DHA, the main Omega-3 fatty acid in the brain, “has received considerable attention as a possible intervention to mitigate pathology associated with mTBI. Prior investigation of TBI in animal models has demonstrated that supplemental DHA attenuates (reduces) axonal damage, when administered before insult” – note the researchers.

With this knowledge and the prior position statement of the American Society for Sports Medicine that protective equipment does not adequately reduce the incidence and severity of concussive sports, the investigators chose to examine the changes in serum NFL in conjunction with differing doses of supplemental DHA over the course of a season in American football athletes.

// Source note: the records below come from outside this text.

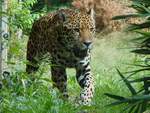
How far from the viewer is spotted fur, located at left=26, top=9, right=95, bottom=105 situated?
9750 mm

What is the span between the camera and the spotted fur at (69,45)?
9750 millimetres

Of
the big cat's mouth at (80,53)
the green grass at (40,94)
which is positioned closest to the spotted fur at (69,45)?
the big cat's mouth at (80,53)

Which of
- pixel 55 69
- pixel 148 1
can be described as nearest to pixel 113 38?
pixel 55 69

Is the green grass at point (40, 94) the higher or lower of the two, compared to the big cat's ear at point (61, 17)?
lower

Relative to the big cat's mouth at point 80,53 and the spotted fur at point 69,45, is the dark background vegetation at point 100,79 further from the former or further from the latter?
the big cat's mouth at point 80,53

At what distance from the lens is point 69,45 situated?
393 inches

Using a randomized, double-blind, placebo-controlled, parallel designed study, the researchers recruited 81 National Collegiate Athletic Association Division I American football athletes, who ingested either 2, 4, or 6 grams (one gram = 1,000 milligrams) per day of DHA or placebo. The investigators comment that their study was, “the first large-scale study examining potential prophylactic use of DHA in American football athletes – (including) identification of optimal dose of DHA, suggesting a neuroprotective effect of DHA supplementation.”

Blood samples (serum NFL) were taken at specified times over the course of 189 days – consistent with transitions (summer work out, pre-season, in-season, post season), which reflected changes in training and competition intensity, physical contact time, and any deviations resulting from helmet-to-helmet contact.

The researchers reported, “for the first time that supplemental DHA likely attenuates the increase in serum NFL, suggesting a neuroprotective effect of DHA, specifically because it relates to axonal injury, the central pathogenic mechanism in mTBI.”